En medio de un clima de tensión social en el suroccidente del departamento del Cauca, campesinos del Cañón del Micay denunciaron un plan de estigmatización y criminalización contra su movimiento, luego de confirmarse la captura de dos de sus líderes: Juan Pablo Giraldo y Duberney Galvis.
Las detenciones se produjeron en el marco de operativos adelantados por autoridades judiciales, pero en las veredas y corregimientos de esta región rural la noticia fue recibida con preocupación e indignación. Según voceros comunitarios, ambos dirigentes han sido referentes en procesos organizativos campesinos y en la defensa del territorio, todo bajo el marco de la ley y la constitución.
“Desde instituciones como el Ejército Nacional y la Fiscalía se está criminalizando al movimiento campesino, todo porque no quiere más guerra en sus territorios”, expresaron habitantes del Cañón del Micay. Agregaron que sus líderes “hoy están detenidos y juzgados de manera arbitraria, todo porque defendieron a la comunidad y exigieron que el conflicto armado no siga afectando nuestras veredas”.
Tras las capturas, las comunidades se declararon en asamblea permanente para definir las acciones que emprenderán en los próximos días. Entre las preocupaciones centrales también figura su rechazo a la eventual construcción de una represa en esta zona del suroccidente caucano, proyecto que, según aseguran, no ha sido socializado adecuadamente y podría afectar el equilibrio ambiental y la permanencia campesina en el territorio.
Los pobladores consideran que la región históricamente ha sido escenario de confrontaciones armadas y disputas territoriales, y temen que nuevas iniciativas de gran escala sin consulta previa profundicen los conflictos sociales.
En sus pronunciamientos, líderes comunitarios también señalaron un presunto incumplimiento del Gobierno del presidente Gustavo Petro frente a compromisos de inversión social en municipios como Argelia, El Tambo y López de Micay.
Aseguran que, en lugar de la llegada de proyectos productivos y programas de sustitución voluntaria de cultivos, se priorizó el aumento del pie de fuerza en zonas como El Plateado, lo que —según su percepción— ha intensificado el ambiente de confrontación.
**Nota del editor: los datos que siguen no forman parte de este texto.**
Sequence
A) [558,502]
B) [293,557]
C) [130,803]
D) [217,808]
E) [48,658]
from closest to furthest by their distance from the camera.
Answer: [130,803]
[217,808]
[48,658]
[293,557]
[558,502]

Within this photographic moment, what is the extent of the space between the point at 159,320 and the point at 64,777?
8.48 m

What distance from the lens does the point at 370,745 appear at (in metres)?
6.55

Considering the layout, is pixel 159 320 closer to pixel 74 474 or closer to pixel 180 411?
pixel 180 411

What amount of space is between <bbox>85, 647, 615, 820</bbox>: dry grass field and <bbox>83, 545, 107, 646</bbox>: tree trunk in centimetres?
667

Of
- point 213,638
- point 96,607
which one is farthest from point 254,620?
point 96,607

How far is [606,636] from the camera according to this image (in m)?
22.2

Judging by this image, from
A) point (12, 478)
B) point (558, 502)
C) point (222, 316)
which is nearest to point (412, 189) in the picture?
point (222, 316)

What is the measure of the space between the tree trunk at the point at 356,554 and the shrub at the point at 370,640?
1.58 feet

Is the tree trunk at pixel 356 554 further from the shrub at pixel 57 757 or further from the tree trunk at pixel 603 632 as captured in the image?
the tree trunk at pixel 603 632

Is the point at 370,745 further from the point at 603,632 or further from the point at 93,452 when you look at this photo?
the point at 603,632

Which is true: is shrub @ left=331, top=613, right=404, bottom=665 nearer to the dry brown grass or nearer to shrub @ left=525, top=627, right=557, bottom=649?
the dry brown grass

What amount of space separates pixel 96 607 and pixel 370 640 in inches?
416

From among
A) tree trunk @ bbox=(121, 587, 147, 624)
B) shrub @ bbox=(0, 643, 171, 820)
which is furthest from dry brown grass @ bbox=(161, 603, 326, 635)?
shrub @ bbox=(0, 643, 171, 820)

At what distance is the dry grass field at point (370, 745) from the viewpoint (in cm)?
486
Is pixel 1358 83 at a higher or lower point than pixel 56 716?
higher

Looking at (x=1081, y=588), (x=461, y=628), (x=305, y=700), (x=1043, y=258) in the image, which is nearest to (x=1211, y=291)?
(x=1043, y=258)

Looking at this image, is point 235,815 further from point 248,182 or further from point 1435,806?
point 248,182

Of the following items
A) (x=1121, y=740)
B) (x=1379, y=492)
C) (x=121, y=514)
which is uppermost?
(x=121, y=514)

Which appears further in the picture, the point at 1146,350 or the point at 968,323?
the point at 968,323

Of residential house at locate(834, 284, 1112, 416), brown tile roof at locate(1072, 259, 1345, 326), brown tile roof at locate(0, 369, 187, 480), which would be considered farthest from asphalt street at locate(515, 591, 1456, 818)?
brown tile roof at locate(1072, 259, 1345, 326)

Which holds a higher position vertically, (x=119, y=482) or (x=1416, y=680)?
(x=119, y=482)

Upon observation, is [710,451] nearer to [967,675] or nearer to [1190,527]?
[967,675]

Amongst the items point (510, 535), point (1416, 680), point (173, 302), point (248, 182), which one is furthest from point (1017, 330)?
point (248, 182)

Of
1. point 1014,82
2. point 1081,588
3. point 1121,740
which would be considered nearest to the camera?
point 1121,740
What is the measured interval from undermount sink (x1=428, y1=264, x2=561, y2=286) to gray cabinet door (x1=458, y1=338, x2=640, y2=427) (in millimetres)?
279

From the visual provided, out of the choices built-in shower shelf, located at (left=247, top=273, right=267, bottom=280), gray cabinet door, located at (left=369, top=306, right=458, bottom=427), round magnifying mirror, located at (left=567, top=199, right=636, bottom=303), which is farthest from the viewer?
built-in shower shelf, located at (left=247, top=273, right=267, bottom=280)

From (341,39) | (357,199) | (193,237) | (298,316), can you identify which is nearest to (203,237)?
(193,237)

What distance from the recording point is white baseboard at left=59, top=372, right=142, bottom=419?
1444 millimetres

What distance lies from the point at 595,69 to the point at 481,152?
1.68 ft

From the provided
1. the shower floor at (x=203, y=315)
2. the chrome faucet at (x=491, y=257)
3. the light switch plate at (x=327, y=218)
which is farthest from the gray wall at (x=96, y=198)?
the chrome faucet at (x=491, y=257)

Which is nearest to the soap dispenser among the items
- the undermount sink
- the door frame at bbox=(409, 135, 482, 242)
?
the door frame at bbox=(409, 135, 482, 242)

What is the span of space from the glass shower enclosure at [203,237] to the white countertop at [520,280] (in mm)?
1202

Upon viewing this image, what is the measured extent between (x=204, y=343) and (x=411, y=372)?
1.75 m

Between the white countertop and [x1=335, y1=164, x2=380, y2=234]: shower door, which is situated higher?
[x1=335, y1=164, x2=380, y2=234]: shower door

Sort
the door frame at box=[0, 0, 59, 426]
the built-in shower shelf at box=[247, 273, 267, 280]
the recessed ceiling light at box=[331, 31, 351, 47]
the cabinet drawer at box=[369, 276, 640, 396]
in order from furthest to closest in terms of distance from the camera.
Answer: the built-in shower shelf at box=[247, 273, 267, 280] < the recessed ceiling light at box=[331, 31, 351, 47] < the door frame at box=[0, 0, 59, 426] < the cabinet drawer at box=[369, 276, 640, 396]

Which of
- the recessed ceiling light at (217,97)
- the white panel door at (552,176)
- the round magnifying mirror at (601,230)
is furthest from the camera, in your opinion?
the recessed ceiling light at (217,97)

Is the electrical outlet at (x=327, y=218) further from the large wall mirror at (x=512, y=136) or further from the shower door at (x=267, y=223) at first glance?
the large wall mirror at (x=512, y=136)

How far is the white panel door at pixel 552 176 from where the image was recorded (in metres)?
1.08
“Nos prometieron planes de sustitución voluntaria y asistida, pero nunca llegaron. Primero metieron 1.500 soldados antes que los proyectos productivos”, manifestaron campesinos de sectores como Argelia, La Hacienda, Honduras y Huisitó.
Otro de los puntos que genera inquietud entre las comunidades es la situación jurídica de los dos líderes detenidos, quienes permanecen en Popayán enfrentando un proceso judicial que, según denuncian los pobladores, se desarrolla con limitaciones de acceso a la información.
“Nos preocupa que estén siendo juzgados prácticamente a puerta cerrada y sin acceso a los medios de comunicación”, señalaron voceros campesinos, quienes insistieron en que continuarán movilizados hasta conocer con claridad la situación legal de sus representantes.
El Cañón del Micay ha sido históricamente una zona estratégica por su ubicación geográfica y por la presencia de actores armados ilegales. En este contexto, la población civil ha quedado en medio de disputas que, según denuncian, afectan su derecho a vivir en paz y desarrollar actividades productivas sin presión ni violencia.
Mientras avanzan los procesos judiciales y las autoridades no se pronuncian oficialmente sobre las acusaciones de estigmatización, las comunidades reiteran su intención de continuar organizadas.
“Seguimos firmes en defender nuestro territorio y en construir otra realidad para el Cañón del Micay”, afirmaron en medio de la asamblea permanente.
La situación mantiene en alerta a esta región del Cauca, donde confluyen reclamos sociales, tensiones políticas y desafíos de seguridad que siguen marcando la vida cotidiana de sus habitantes.